In [72]:
import pandas as pd
import os
from skimage import io
from sklearn.model_selection import train_test_split
from sklearn.tree import DecisionTreeClassifier
from sklearn.linear_model import LogisticRegression
from sklearn.neighbors import KNeighborsClassifier
from sklearn.model_selection import cross_val_score
from sklearn.metrics import confusion_matrix, precision_score, recall_score, classification_report, f1_score, roc_auc_score
import pickle
import Functions2
from sklearn.linear_model import LogisticRegression as LR
from sklearn.neighbors import KNeighborsClassifier as KNN
from sklearn.metrics import confusion_matrix, precision_score, recall_score, f1_score, roc_auc_score, classification_report

In [27]:
# Load the data
data_path = r"C:\Users\serru\OneDrive\Documents\Project2\Project-2-Medical-Imaging\data\full_data.csv"
df = pd.read_csv(data_path)

# Preprocess the diagnostic column
df['diagnostic'] = df['diagnostic'].map({'BCC': 1, 'MEL': 1, 'SCC': 1, 'ACK': 0, 'NEV': 0, 'SEK': 0})

In [28]:
# Define the function to extract features
def extract_features(folder_path):
    feature_1 = []
    feature_2 = []
    feature_3 = []
    feature_4 = []
    feature_5 = []
    feature_6 = []
    feature_7 = []

    for filename in os.listdir(folder_path):
        if filename.endswith('.jpg') or filename.endswith('.png'):
            image_path = os.path.join(folder_path, filename)
            original = io.imread(image_path)

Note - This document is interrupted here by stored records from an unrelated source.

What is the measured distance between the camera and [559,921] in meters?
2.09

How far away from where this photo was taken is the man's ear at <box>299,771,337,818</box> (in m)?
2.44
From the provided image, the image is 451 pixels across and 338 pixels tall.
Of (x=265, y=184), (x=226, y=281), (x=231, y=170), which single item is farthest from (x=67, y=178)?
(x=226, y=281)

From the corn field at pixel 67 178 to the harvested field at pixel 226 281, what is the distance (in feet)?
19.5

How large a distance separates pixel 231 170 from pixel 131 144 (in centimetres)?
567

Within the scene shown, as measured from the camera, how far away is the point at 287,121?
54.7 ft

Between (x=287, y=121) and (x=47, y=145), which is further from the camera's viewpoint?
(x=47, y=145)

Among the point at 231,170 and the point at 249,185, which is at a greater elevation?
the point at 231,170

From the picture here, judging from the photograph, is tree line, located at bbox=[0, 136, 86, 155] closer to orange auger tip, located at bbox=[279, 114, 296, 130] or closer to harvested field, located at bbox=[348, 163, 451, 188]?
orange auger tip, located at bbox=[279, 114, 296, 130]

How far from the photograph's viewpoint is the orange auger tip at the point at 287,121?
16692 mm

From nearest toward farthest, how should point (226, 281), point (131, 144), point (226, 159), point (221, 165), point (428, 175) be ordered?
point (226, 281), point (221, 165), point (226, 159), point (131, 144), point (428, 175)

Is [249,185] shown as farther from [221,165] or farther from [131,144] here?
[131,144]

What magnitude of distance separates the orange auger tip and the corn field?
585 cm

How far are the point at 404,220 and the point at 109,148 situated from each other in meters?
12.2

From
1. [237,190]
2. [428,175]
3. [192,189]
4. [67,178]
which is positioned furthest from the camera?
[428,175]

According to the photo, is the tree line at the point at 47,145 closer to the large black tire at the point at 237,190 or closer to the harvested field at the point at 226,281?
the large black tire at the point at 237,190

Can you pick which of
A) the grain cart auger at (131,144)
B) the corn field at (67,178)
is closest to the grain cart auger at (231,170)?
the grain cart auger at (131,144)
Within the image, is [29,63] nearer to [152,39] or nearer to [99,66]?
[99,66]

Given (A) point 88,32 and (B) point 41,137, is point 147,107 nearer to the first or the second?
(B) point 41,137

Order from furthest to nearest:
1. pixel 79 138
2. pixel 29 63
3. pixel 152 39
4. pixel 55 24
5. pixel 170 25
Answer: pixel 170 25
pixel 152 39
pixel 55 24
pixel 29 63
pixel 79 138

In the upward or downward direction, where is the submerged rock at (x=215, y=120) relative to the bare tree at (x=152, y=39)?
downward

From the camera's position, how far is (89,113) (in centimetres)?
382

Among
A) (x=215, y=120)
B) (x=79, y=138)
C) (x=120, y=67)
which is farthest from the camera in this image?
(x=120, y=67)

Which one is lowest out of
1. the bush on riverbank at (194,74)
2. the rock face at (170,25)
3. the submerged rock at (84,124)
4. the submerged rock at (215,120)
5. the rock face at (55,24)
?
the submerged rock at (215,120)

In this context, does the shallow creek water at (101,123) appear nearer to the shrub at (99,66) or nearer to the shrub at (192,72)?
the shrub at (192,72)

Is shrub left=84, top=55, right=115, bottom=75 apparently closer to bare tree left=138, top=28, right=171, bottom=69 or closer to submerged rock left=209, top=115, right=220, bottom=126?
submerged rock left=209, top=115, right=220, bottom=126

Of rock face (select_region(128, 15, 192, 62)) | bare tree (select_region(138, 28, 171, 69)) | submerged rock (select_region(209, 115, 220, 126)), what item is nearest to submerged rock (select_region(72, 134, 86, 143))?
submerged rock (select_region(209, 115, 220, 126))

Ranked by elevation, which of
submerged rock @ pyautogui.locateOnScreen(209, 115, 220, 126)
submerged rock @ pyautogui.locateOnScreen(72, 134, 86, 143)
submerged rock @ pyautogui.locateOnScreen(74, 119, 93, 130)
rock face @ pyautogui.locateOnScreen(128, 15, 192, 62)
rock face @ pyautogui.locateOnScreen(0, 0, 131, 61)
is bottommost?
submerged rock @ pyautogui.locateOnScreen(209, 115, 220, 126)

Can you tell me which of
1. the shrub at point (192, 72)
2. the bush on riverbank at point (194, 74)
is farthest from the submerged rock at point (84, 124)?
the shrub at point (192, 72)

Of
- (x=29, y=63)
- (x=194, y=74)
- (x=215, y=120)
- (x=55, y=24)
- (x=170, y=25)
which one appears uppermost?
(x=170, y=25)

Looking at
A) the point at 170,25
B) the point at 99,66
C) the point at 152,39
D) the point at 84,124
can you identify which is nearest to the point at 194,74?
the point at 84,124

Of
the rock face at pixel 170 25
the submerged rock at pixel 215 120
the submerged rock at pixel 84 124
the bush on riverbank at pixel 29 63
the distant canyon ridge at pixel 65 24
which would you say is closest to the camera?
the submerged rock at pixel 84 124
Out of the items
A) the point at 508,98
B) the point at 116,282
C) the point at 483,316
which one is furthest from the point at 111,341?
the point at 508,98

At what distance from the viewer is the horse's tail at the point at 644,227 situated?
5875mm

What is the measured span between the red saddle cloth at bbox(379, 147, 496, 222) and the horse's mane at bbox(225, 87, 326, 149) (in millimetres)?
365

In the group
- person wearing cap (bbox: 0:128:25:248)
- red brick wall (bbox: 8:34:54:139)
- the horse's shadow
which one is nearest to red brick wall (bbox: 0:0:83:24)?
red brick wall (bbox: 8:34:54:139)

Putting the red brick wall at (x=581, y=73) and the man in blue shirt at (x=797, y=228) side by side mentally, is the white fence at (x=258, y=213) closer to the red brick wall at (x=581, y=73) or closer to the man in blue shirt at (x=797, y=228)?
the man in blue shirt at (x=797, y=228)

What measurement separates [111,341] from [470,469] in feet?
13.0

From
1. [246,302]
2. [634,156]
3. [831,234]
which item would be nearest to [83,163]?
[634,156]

            # Ignore the alpha channel (e.g. transparency)
            if original.shape[-1] == 4:
                original = original[..., :3]

            feature_1.append(Functions2.measure_pigment_network(original))
            feature_2.append(Functions2.measure_blue_veil(original))
            feature_3.append(Functions2.measure_vascular(original))
            feature_4.append(Functions2.measure_globules(original))
            feature_5.append(Functions2.measure_streaks(original))
            feature_6.append(Functions2.measure_irregular_pigmentation(original))
            feature_7.append(Functions2.measure_regression(original))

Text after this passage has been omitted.